(Questions about scene geometry)
* * *

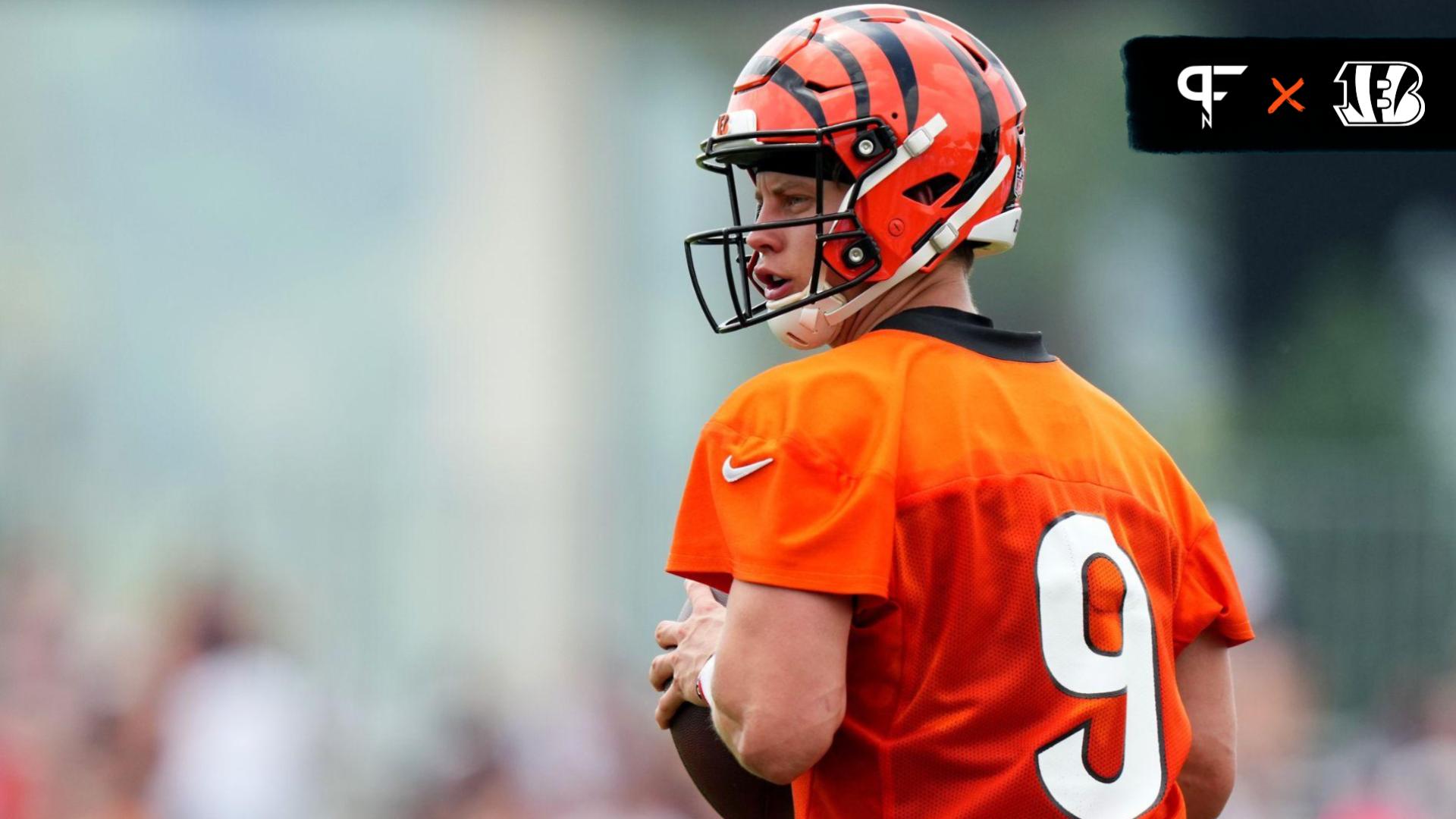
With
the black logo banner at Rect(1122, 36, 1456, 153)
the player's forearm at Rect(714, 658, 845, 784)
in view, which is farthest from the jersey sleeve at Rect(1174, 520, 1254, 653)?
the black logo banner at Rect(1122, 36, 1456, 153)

* * *

## Set exercise
Copy out every one of the records above word for word, leaving the pictures out.

## Solution to the exercise
With
the black logo banner at Rect(1122, 36, 1456, 153)
the player's forearm at Rect(714, 658, 845, 784)
in view, which is farthest from the jersey sleeve at Rect(1174, 520, 1254, 653)?
the black logo banner at Rect(1122, 36, 1456, 153)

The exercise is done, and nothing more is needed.